Found at: gopher.erb.pw:70/roman/phlog2022/298.txt

Something's wrong with the sun again

“The very existence of HFR modes and their origin is a true mystery
and may allude to exciting physics at play. It has the potential to
shed insight on the otherwise unobservable interior of the Sun,”
said Shravan Hanasoge, the paper’s co-author and astrophysicist
at NYU Abu Dhabi’s Center for Space Science. The study
(https://bit.ly/3LsG43W) was directed by researchers from NYU
Abu Dhabi’s Center for Space Science in cooperation with the Tata
Institute of Fundamental Research and NYU. Scientists originally
thought that acoustic solar waves form near the Sun’s surface,
thanks to the Coriolis effect wherein points on a rotating sphere’s
equator seem to move quicker than points on its poles. The Coriolis
effect is an apparent effect (https://bit.ly/3Lx561M) created by
a rotating frame of reference. It happens when an object moving
along a straight way is seen from a non-fixed frame of reference.
Addressing the shortcomings in their knowledge might help the
researchers gain a better understanding of the Sun’s interior in
addition to getting a better sense of how the Sun affects Earth and
other planets in the solar system. It could also provide insight into
the same kind of high-frequency wave known as the Rossby
waves, which had been seen crossing Earth’s oceans four times
faster than current models can explain. Astronomers examine
acoustic waves (https://yhoo.it/3uEUNSC) like these for the reason
that we are still a long way from building technology capable of
peeking deep into the Sun’s interior. NASA, ESA launch solar
probes In 2018, the National Aeronautics and Space Administration
(NASA) launched the Parker Solar Probe, which was named after
the late solar physicist Eugene Parker from Florida’s space coast.
During the course of its seven-year mission, the Parker Solar Probe
will move closer to the Sun than any other spacecraft in history.

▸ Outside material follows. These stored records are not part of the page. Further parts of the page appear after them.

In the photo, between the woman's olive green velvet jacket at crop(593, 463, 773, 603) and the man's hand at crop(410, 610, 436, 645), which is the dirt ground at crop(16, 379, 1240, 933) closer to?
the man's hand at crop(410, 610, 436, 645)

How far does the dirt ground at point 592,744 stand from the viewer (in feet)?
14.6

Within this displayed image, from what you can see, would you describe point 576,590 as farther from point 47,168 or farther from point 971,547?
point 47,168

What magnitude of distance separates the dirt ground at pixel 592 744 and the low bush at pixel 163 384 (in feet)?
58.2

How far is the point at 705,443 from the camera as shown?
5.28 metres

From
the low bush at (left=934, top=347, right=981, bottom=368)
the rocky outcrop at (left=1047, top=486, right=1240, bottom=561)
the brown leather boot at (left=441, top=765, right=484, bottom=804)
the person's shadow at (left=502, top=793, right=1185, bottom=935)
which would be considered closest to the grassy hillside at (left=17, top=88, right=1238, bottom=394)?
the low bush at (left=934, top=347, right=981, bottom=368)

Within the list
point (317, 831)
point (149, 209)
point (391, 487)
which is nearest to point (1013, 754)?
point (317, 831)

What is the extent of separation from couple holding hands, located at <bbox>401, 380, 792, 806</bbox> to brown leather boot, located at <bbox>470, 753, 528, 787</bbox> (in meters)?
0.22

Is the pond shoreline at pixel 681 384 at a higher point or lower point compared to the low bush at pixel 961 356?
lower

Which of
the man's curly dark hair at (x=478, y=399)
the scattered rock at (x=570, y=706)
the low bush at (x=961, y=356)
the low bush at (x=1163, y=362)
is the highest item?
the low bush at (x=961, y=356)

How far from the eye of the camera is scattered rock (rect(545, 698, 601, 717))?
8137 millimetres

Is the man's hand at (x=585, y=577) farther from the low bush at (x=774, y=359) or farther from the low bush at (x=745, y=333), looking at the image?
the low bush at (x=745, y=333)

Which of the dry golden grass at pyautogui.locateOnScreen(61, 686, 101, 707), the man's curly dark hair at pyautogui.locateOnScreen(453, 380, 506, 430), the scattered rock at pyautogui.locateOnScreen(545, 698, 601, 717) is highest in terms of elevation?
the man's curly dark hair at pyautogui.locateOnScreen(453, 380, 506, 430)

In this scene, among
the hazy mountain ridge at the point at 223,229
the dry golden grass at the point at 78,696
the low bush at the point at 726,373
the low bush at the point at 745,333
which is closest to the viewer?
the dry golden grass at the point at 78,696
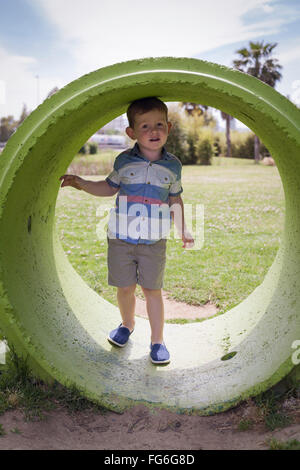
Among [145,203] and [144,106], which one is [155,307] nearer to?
[145,203]

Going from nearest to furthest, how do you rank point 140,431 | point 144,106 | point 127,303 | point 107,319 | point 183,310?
point 140,431, point 144,106, point 127,303, point 107,319, point 183,310

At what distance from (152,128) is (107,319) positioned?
1737mm

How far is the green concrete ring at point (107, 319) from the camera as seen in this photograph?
2.48 meters

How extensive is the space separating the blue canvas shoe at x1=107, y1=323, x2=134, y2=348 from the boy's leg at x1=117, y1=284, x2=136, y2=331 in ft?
0.18

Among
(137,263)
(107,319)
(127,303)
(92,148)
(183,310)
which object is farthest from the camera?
(92,148)

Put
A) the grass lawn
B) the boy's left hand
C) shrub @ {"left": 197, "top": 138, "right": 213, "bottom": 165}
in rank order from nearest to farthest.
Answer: the boy's left hand → the grass lawn → shrub @ {"left": 197, "top": 138, "right": 213, "bottom": 165}

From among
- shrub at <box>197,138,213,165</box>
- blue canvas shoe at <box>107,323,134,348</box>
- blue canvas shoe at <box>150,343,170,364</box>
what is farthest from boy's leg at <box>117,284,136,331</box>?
shrub at <box>197,138,213,165</box>

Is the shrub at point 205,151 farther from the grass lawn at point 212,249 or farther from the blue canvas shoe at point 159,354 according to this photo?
the blue canvas shoe at point 159,354

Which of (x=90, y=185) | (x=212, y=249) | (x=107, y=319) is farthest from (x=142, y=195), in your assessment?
(x=212, y=249)

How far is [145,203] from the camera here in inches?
128

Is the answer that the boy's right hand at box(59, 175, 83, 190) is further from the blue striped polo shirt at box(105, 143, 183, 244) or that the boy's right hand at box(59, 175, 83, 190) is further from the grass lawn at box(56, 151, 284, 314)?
the grass lawn at box(56, 151, 284, 314)

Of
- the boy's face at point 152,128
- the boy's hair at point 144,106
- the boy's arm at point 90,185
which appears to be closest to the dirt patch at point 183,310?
the boy's arm at point 90,185

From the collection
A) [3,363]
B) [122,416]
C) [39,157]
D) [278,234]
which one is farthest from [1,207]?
[278,234]

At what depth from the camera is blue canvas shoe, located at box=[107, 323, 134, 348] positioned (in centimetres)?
358
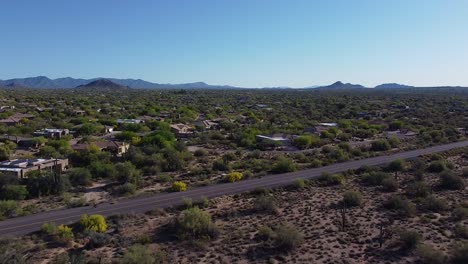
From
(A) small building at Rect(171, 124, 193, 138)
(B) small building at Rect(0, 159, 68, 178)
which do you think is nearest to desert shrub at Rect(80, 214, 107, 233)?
(B) small building at Rect(0, 159, 68, 178)

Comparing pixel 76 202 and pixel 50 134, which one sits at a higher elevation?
pixel 50 134

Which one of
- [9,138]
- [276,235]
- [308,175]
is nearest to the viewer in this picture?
[276,235]

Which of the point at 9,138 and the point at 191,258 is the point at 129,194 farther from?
the point at 9,138

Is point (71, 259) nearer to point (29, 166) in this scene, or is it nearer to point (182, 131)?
point (29, 166)

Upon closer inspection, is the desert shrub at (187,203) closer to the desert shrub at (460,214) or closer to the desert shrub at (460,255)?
the desert shrub at (460,255)

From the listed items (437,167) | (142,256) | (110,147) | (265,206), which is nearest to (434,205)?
(265,206)

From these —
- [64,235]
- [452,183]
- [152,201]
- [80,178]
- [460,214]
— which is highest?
[452,183]

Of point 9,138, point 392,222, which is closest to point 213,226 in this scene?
point 392,222

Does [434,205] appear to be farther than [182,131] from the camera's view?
No
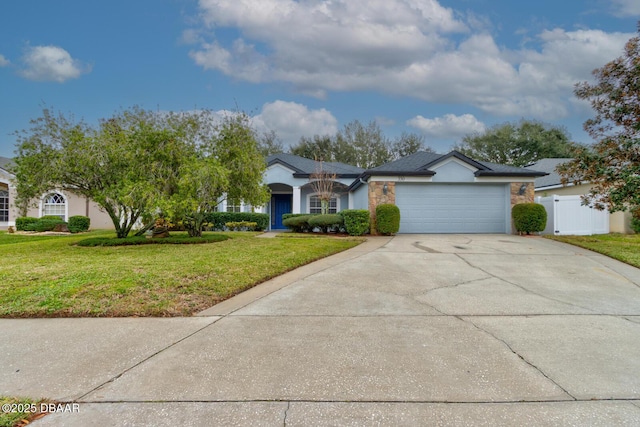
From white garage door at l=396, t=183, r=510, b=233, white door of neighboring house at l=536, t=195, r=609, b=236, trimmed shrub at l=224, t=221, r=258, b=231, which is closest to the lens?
white door of neighboring house at l=536, t=195, r=609, b=236

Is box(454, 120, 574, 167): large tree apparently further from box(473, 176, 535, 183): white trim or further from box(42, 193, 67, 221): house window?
box(42, 193, 67, 221): house window

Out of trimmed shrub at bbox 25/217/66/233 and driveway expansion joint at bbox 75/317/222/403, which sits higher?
trimmed shrub at bbox 25/217/66/233

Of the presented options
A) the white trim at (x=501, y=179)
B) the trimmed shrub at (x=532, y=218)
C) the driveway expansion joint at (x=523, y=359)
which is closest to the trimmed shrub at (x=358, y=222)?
the white trim at (x=501, y=179)

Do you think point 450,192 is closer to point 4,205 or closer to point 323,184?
point 323,184

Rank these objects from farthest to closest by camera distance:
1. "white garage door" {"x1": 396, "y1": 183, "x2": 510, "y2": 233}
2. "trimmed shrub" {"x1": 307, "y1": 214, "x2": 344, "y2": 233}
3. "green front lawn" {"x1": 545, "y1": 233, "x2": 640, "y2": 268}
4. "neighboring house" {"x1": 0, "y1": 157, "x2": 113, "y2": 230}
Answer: "neighboring house" {"x1": 0, "y1": 157, "x2": 113, "y2": 230} → "white garage door" {"x1": 396, "y1": 183, "x2": 510, "y2": 233} → "trimmed shrub" {"x1": 307, "y1": 214, "x2": 344, "y2": 233} → "green front lawn" {"x1": 545, "y1": 233, "x2": 640, "y2": 268}

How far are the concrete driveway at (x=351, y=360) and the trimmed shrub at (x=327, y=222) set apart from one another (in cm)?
878

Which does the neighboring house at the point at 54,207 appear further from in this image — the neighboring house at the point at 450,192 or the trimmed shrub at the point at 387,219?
the neighboring house at the point at 450,192

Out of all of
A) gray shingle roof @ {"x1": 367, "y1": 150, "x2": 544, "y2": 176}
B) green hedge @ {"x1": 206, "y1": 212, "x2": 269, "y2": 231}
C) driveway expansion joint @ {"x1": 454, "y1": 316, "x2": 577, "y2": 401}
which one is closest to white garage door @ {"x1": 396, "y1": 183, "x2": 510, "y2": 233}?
gray shingle roof @ {"x1": 367, "y1": 150, "x2": 544, "y2": 176}

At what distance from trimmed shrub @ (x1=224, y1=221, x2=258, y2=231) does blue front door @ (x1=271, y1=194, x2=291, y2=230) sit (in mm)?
2958

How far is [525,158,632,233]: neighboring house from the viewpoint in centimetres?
1534

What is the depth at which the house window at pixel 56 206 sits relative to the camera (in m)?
20.2

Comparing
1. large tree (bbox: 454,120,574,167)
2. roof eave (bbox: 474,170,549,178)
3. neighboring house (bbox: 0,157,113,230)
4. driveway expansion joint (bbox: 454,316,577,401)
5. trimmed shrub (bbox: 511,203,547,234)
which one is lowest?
driveway expansion joint (bbox: 454,316,577,401)

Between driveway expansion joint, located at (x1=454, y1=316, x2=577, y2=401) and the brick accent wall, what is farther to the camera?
the brick accent wall

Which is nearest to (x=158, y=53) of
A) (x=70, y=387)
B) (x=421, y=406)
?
(x=70, y=387)
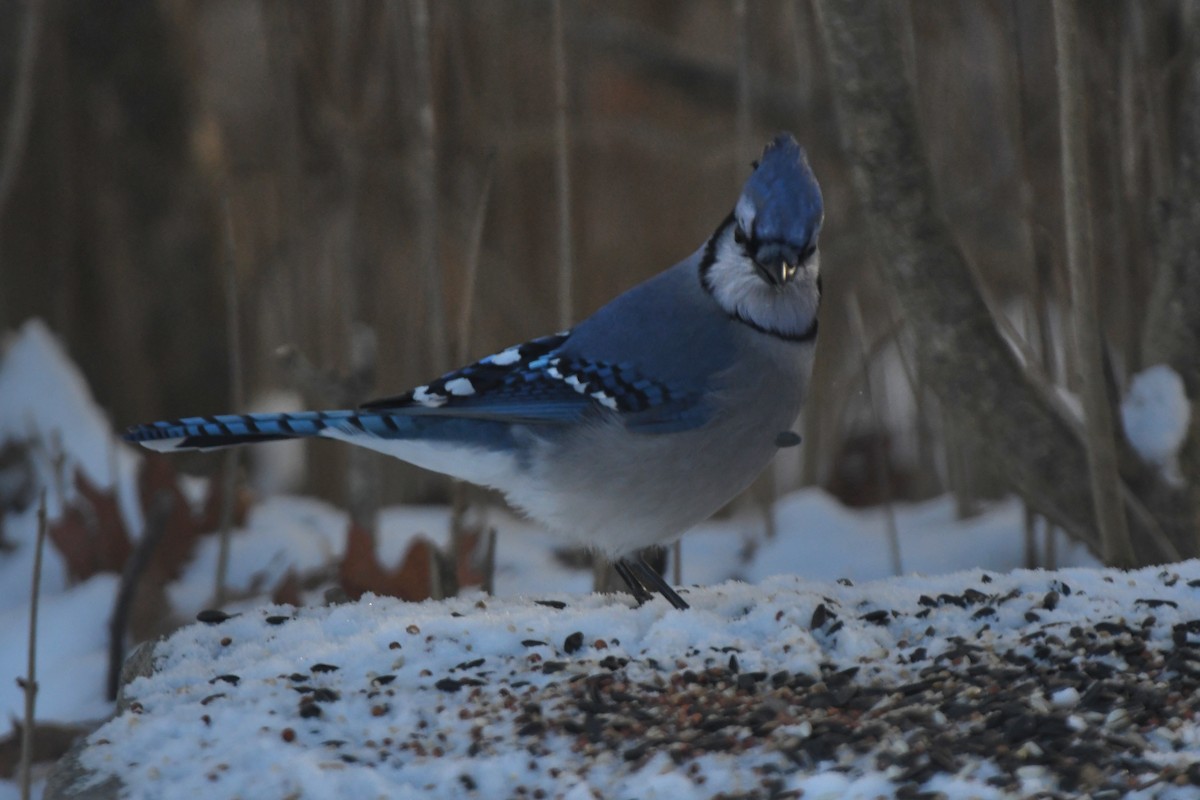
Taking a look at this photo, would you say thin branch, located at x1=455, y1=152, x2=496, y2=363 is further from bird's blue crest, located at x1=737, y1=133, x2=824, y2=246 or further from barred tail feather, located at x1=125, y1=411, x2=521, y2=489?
bird's blue crest, located at x1=737, y1=133, x2=824, y2=246

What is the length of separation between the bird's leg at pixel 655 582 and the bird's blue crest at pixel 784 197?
593 millimetres

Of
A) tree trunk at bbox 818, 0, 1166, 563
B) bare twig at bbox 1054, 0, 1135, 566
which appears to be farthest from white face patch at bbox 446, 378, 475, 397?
bare twig at bbox 1054, 0, 1135, 566

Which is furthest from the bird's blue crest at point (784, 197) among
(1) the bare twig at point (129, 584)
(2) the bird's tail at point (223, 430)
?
(1) the bare twig at point (129, 584)

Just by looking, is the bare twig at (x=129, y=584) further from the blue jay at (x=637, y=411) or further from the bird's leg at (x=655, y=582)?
the bird's leg at (x=655, y=582)

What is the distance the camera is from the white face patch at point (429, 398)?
2568 millimetres

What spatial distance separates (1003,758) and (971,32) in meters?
3.76

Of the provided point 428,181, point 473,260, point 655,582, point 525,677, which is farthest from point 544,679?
point 428,181

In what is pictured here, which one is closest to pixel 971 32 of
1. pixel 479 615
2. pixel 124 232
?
pixel 124 232

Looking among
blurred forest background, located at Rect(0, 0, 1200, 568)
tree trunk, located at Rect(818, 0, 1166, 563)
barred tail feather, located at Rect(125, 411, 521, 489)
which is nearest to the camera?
barred tail feather, located at Rect(125, 411, 521, 489)

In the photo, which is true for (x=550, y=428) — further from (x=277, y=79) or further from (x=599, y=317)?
(x=277, y=79)

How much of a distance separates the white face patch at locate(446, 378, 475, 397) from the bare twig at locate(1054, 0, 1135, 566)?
1.02 metres

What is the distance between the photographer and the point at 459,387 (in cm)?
259

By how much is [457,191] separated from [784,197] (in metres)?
2.62

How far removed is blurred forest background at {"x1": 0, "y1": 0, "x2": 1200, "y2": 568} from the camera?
10.9ft
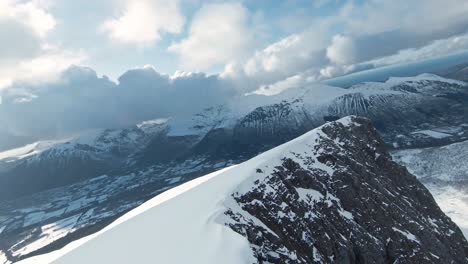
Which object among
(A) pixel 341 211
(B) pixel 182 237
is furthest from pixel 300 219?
(B) pixel 182 237

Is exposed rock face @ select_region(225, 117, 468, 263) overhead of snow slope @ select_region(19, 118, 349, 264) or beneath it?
beneath

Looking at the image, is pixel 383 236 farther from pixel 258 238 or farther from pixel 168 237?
pixel 168 237

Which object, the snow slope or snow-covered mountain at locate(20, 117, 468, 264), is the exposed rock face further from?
the snow slope

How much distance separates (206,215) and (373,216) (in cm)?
3929

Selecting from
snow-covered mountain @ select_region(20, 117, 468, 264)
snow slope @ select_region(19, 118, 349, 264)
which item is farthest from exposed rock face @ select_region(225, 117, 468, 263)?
snow slope @ select_region(19, 118, 349, 264)

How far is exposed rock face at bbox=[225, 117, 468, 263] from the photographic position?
5778cm

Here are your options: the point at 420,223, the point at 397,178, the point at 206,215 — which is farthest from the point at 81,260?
the point at 397,178

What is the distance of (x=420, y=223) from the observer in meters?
78.3

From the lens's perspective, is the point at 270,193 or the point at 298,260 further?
the point at 270,193

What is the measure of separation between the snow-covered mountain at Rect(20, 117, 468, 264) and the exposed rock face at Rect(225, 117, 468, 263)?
0.77ft

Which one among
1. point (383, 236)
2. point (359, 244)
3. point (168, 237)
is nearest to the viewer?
point (168, 237)

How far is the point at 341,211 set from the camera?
7031cm

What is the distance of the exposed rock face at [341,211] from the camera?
57781 mm

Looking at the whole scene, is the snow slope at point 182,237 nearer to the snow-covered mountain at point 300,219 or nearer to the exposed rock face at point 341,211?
the snow-covered mountain at point 300,219
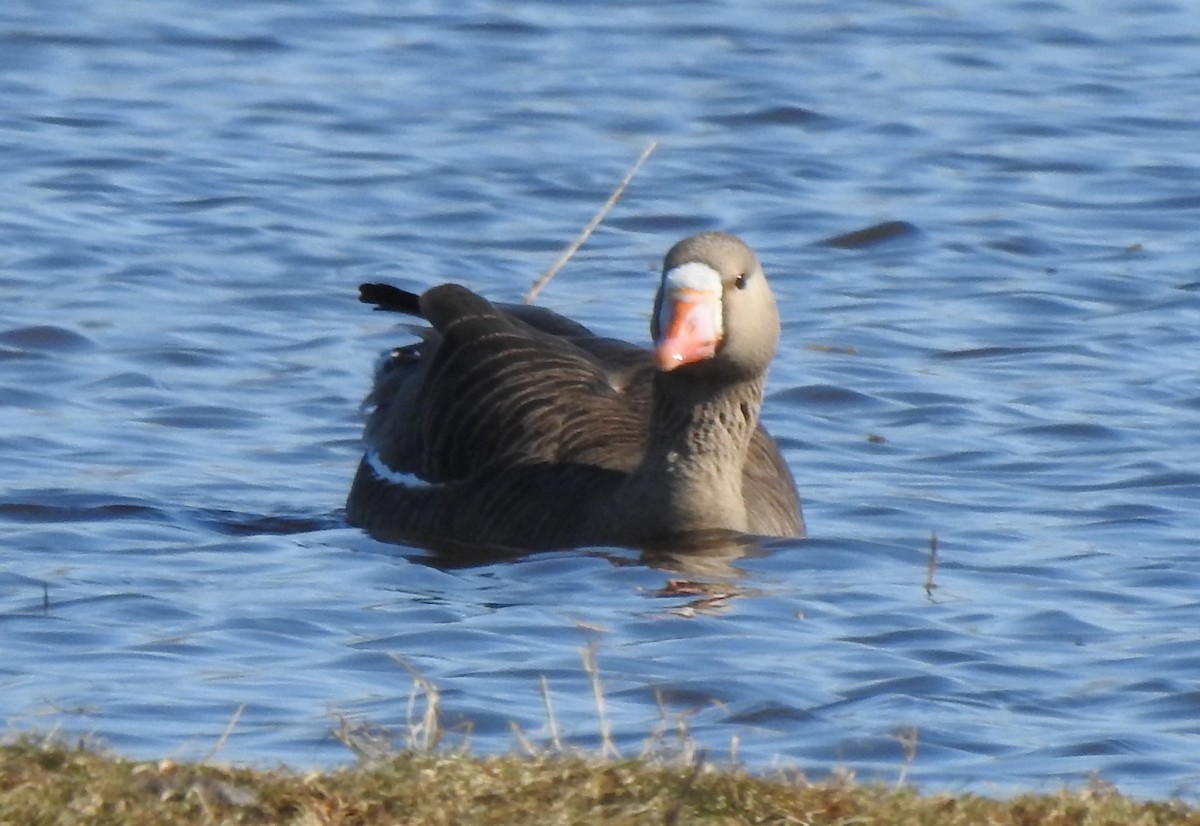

It has already broken speed records in just four years, traveling at
a maximum speed of 430,000 mph. It has also done a series of
astonishing discoveries about solar winds, high-energy particles
and much more. In February 2020, the European Space Agency
(ESA) launched the Solar Orbiter probe, which the agency created
to study space weather; the heliosphere or the protective plasma
bubble that encloses our solar system; and the Sun’s poles, a
mysterious area that has never been fully studied. Exactly six
months after it was launched, the Solar Orbiter was able to take
a closer photo of the Sun. The particular image showed the presence
of small solar flares named campfires, which could help explain
why the Sun’s corona – the outermost layer of the Sun’s atmosphere
– is hotter than its surface. The discoveries these probes make
could aid researchers in better foreseeing catastrophic space
weather and comprehending how the Sun’s cycles affect physical
procedures here on Earth.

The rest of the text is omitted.